On Monday, Huntsman announced a new panel to help decide how to manage the lake for future generations. The 12-person Great Salt Lake Advisory Council is due to report to Huntsman by the year's end.
"Whatever happens [with the lake] needs to be carefully analyzed," said the Republican governor.
"We have an amazing resource in the Great Salt Lake that offers a very diverse set of opportunities for our citizens," he said. "This Great Salt Lake Council is a unique collection of people who now need to chart a course for how to best utilize all the features of the lake."
The governor announced the long-sought panel during the first stop in his weeklong rural road tour of Utah. He also planned a tour of a Great Salt Lake mineral mining operation and dairy farms in Box Elder County.
As he announced the panel, sought for years by the lake's fans, nine of the 12 council members stood behind him. They represent such organizations as the Nature Conservancy, the Salt Lake City planning office, the South Davis County sewer district, the brine-shrimp industry and Kaysville Mayor Neka Roundy.
"It's an icon," said Roundy. "It's on everyone's map. It's ours."

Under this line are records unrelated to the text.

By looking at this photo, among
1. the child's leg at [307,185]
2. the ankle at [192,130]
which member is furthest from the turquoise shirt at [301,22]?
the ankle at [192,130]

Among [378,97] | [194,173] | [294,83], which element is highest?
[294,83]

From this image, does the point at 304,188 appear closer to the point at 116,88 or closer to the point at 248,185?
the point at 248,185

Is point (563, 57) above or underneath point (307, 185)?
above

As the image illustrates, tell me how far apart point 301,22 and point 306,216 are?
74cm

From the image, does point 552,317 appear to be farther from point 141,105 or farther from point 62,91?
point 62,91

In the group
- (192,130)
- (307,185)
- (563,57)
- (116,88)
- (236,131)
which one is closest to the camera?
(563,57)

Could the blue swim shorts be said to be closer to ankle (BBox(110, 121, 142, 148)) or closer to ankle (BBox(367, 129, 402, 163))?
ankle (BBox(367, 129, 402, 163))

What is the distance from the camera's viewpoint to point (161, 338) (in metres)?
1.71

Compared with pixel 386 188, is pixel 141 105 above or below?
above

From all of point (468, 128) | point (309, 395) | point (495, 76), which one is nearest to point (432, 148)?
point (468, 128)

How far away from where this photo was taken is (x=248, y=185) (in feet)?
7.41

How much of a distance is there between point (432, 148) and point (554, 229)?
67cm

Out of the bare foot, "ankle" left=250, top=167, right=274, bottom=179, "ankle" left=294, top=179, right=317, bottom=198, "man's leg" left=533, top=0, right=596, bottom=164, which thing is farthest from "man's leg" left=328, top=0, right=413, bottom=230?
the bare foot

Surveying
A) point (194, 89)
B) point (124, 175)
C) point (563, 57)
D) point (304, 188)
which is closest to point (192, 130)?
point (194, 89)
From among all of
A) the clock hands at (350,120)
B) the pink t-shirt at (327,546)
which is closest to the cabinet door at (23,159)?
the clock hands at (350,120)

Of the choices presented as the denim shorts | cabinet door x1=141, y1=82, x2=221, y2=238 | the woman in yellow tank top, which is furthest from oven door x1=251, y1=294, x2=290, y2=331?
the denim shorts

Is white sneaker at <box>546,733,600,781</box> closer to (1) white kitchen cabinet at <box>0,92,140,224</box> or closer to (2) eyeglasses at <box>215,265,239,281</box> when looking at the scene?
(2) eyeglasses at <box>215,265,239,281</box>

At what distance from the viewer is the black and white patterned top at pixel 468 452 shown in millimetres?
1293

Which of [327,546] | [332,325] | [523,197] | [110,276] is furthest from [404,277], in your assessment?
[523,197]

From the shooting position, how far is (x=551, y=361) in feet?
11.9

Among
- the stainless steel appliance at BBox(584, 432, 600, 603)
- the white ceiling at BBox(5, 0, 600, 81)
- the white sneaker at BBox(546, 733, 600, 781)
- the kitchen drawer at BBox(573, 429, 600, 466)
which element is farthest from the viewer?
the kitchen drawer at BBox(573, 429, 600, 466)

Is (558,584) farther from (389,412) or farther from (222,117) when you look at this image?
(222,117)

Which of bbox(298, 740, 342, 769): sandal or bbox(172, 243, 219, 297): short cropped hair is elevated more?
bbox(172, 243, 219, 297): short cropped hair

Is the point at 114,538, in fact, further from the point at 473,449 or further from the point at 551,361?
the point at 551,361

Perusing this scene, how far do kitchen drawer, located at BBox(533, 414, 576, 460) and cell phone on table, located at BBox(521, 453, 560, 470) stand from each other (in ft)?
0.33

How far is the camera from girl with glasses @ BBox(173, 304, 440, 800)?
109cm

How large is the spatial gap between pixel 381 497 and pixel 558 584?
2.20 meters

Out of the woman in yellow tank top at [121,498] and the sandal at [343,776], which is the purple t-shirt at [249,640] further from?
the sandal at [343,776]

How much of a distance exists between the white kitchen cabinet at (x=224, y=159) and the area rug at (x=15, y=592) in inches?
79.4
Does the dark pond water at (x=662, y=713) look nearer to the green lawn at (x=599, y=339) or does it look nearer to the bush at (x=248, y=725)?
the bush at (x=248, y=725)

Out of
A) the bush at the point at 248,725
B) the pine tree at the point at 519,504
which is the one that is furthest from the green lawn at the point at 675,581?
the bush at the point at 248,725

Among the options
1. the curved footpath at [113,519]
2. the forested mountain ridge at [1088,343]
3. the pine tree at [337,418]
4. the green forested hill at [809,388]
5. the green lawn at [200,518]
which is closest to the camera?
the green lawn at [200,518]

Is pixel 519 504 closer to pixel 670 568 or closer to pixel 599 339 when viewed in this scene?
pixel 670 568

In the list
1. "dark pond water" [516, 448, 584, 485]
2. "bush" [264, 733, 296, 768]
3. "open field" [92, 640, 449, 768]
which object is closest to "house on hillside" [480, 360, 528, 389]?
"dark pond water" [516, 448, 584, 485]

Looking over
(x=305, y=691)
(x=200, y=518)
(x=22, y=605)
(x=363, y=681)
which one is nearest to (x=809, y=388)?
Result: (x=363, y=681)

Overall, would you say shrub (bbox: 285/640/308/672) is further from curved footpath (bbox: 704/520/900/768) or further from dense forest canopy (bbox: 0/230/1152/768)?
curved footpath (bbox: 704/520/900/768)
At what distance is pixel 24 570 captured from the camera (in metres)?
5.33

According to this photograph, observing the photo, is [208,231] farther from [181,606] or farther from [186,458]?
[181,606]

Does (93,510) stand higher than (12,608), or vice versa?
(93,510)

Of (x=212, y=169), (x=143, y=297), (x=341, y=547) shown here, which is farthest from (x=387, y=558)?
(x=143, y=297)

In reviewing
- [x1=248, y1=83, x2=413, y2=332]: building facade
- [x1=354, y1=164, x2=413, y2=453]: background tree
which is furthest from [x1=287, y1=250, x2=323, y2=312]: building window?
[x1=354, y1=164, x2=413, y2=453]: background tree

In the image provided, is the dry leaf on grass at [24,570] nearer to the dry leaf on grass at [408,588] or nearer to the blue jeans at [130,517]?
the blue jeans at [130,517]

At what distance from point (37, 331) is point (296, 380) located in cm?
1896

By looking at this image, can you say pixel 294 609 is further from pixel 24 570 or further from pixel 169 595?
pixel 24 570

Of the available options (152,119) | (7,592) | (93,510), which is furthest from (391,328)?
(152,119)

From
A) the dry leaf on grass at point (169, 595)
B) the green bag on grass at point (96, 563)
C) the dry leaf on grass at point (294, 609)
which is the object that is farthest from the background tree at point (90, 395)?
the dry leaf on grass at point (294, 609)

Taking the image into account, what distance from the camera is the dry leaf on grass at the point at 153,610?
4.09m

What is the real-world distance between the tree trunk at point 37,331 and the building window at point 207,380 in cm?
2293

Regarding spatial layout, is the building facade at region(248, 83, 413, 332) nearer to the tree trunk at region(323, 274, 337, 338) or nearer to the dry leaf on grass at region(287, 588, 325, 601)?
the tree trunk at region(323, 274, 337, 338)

She told stories of wanting, as a child, to float in it and noted that her father once swam it from Black Rock on the south shore to Antelope Island.
For all of the intrigue it inspires, the lake has seen little management. The Utah Water Quality Board is just now considering the first water-quality standard for the lake, a limit on the amount of selenium permitted in the lake's southwest bay. Conservationists have criticized plans for oil drilling near the earthwork sculpture Spiral Jetty in the north.
State Sen. Dan Eastman is one of two lawmakers on the panel.
"We're just going to take an inventory of what we have here," said the Bountiful Republican.
"The question is, what value do we have here? We might be surprised with what we find out."
fahys@sltrib.com
A look at the lake
* The Great Salt Lake is five times saltier than ocean water.
* Antelope Island is the largest of 10 islands in the Great Salt Lake, the fourth-largest terminal lake in the world.
* The bison on the island, originally introduced in 1893, now number 720.
* The state purchased its first parcel of Antelope Island in 1969 and bought the remaining 26,022 acres in 1981.
* The Great Salt Lake covers about 1,700 square miles, although it can be nearly half that size during a drought and double it in wet periods.